Recent improvements on Genomic data sharing efforts have led researchers and clinicians gaining access and make comparisons across data from millions of individuals. Such development made it easier for genetic variant interpretation and in some cases treatment of rare diseases such as some special cancer types [1]. Most of the big organisations i.e., Broad institute in the U.S., BGI in china, Wellcome Trust Sanger in the UK etc. have an interest of making DNA data easier to access in order for their researchers to treat patients one on one. However, after twelve years of completion Human Genome project, the tremendous growth of genomic data has exceeded the containers build to hold such data. Genomic and clinical data are generally still collected in either by disease, institution or by country. More importantly, current data sharing privacy requirements do not necessarily protect individuals identity within and across institutions and countries. Furthermore, data often stored in incompatible file format and there are no standardized tools and analytical methods are in place [1–3].

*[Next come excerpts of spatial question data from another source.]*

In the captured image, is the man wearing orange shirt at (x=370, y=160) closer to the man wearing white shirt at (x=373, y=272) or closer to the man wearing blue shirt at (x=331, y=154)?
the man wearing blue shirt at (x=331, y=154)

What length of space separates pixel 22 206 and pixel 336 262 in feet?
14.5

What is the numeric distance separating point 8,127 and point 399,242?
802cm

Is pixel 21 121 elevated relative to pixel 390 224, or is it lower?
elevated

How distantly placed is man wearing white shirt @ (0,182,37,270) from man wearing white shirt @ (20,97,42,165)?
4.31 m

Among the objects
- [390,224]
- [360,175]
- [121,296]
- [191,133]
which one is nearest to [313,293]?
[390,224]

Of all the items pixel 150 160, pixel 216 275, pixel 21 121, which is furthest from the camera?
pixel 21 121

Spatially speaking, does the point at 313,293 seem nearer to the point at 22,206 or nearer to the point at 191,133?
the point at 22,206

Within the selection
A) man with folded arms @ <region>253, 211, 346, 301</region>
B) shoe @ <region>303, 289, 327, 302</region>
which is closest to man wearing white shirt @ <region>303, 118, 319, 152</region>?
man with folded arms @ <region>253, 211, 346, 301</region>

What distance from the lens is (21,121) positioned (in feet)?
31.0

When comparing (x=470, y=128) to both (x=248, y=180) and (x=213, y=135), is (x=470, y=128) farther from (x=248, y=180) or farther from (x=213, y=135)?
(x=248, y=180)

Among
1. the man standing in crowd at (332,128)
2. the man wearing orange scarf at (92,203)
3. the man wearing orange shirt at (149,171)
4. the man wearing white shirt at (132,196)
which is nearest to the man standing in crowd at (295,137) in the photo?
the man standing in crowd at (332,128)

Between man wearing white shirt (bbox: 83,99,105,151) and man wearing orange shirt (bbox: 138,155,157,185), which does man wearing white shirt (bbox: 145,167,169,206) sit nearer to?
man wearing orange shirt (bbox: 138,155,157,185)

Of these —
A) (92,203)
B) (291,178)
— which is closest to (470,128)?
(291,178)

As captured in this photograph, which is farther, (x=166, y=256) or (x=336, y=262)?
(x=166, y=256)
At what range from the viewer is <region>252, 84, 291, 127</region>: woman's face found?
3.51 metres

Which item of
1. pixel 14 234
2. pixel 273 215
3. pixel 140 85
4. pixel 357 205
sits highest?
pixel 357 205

With such tremendous needs for global genomic and clinical data repository system, Global Alliance for Genomic and Health (GA4GH) has created a federated data ecosystems called Beacon data network, a way for searching genomic data as simple as World Wide Web. Since the project’s launch in the middle of 2015, the beacon network has currently 23 different organizations covering over 250 genomic datasets. The data sets served through beacons can be queried individually or in aggregate via the Beacon Network, a federated search engine (http://www.beacon-network.org) [1]. Thus, the Beacon Project aims to simplify data sharing through a web service (beacon) that provides only allele-presence information. Users can query institutional beacons for information about genomic data available at the institution. For example, an individual could ask the beacon web server about a genome that has a specific nucleotide and the beacon would response either yes or no [4]. By providing only allele-presence information, beacons were assumed safe from attacks that require allele frequencies.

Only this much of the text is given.